Will Ocean Acidification -- If It Occurs -- Affect Marine Microbes?
Joint, I., Doney, S.C. and Karl, D.M. 2011. Will ocean acidification affect marine microbes? The ISME Journal 5: 1-7.
According to the three researchers, "marine and freshwater assemblages have always experienced variable pH conditions." They note, for example, that "phytoplankton blooms can rapidly reduce pCO2, with a concomitant increase in pH," which subsequently declines as the blooms die out, demonstrating that "pH is naturally variable and that marine organisms -- particularly microbes -- must already be capable of adapting to rapid and sometimes large changes in pH." On another time scale, they note that oceanic pH can change by up to 0.06 pH unit during the year even in the oligotrophic Central Pacific, which does not experience the dramatic phytoplankton blooms of temperate oceans."

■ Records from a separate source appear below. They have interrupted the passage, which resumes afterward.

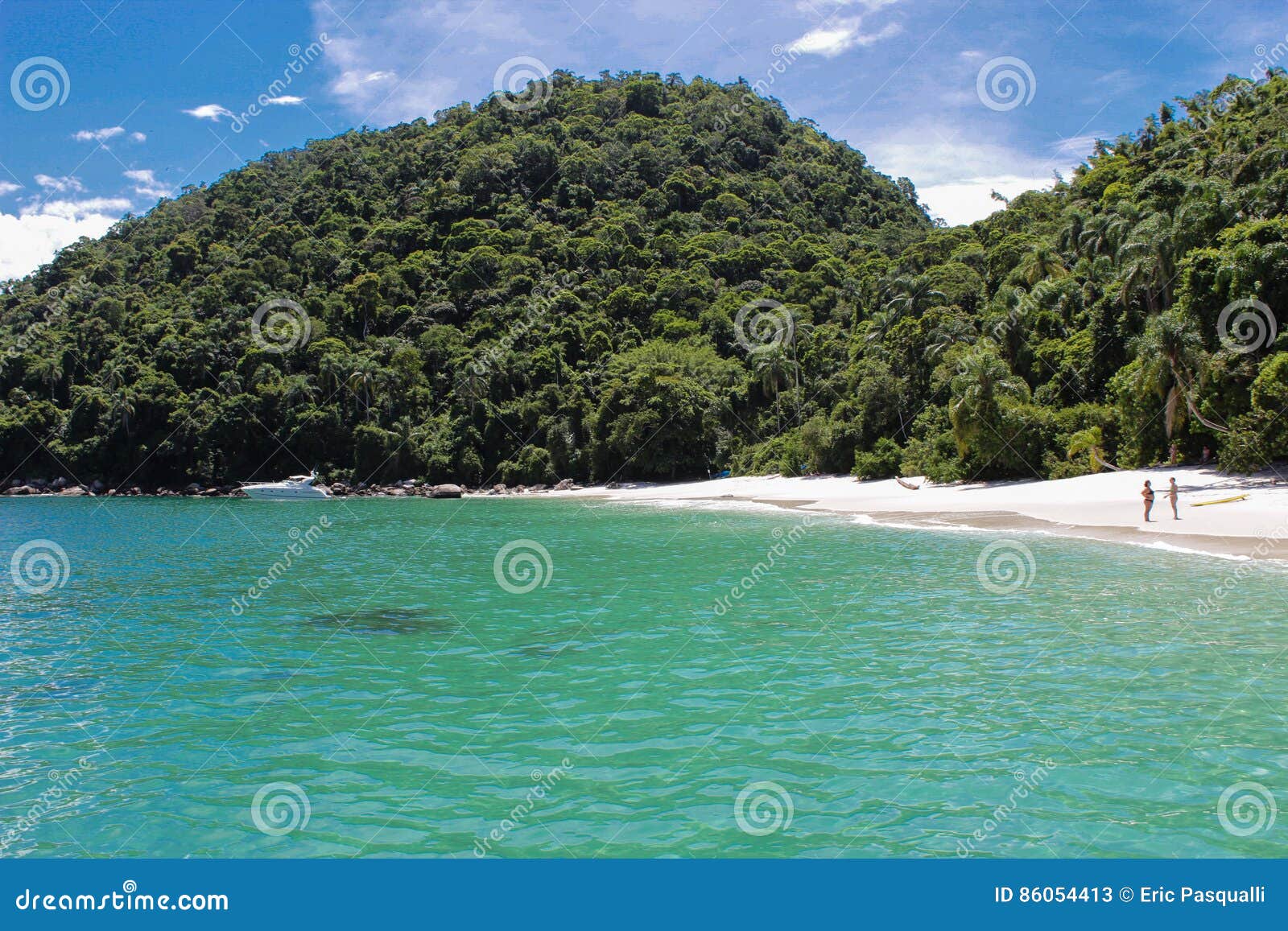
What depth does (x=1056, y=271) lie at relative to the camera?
56406 millimetres

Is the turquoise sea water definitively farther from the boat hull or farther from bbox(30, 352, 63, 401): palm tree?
bbox(30, 352, 63, 401): palm tree

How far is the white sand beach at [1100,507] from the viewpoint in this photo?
75.5ft

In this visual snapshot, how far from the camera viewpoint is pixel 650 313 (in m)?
98.1

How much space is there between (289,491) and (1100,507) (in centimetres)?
7715

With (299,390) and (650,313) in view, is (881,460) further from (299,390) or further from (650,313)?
(299,390)

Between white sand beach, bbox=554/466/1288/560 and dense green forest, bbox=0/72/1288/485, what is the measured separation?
2181 mm

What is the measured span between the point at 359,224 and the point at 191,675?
11805cm

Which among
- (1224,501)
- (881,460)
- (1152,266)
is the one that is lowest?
(1224,501)

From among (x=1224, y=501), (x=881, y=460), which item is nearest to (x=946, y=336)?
(x=881, y=460)

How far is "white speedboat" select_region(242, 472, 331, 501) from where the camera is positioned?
81312 millimetres

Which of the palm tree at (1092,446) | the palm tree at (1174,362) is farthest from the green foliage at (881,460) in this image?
the palm tree at (1174,362)

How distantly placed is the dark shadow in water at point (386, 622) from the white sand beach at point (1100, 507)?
2035cm

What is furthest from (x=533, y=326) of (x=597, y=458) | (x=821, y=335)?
(x=821, y=335)

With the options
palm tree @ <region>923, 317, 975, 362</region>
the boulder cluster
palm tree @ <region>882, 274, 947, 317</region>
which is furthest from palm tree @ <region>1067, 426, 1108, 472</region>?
the boulder cluster
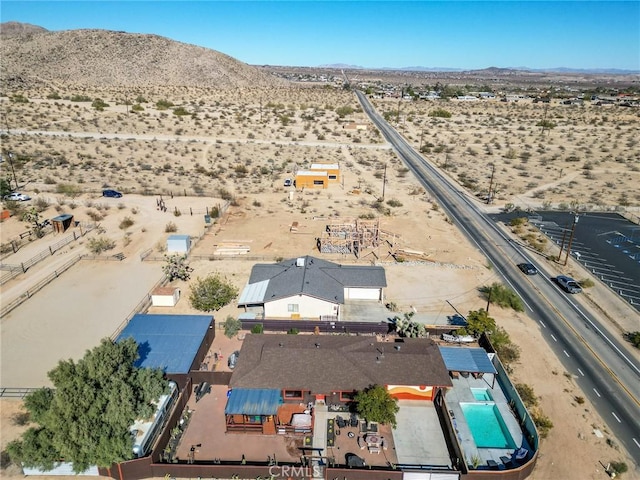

In the case of freshwater ecosystems, Joint et al. report that "Maberly (1996) showed that diel variations in a lake can be as much as 2-3 pH units," and that "Talling (2006) showed that in some English lakes, pH could change by >2.5 pH units over a depth of only 14 m," while noting that "phytoplankton, bacteria, archaea and metazoans are all present in lakes, and appear to be able to accommodate large daily and seasonal changes in pH."
Given the above facts, the three researchers conclude that "perhaps the most appropriate null hypothesis to test is that marine microbes possess the flexibility to accommodate pH change and there will be no catastrophic changes in marine biogeochemical processes that are driven by phytoplankton, bacteria and archaea."
Additional References
Maberly, S.C. 1996. Diel, episodic and seasonal changes in pH and concentrations of inorganic carbon in a productive lake. Freshwater Biology 35: 579-598.
Talling, J.F. 2006. Interrelated seasonal shifts in acid-base and oxidation-reduction systems that determine chemical stratification in three dissimilar English lake basins. Hydrobiologia 568: 275-286.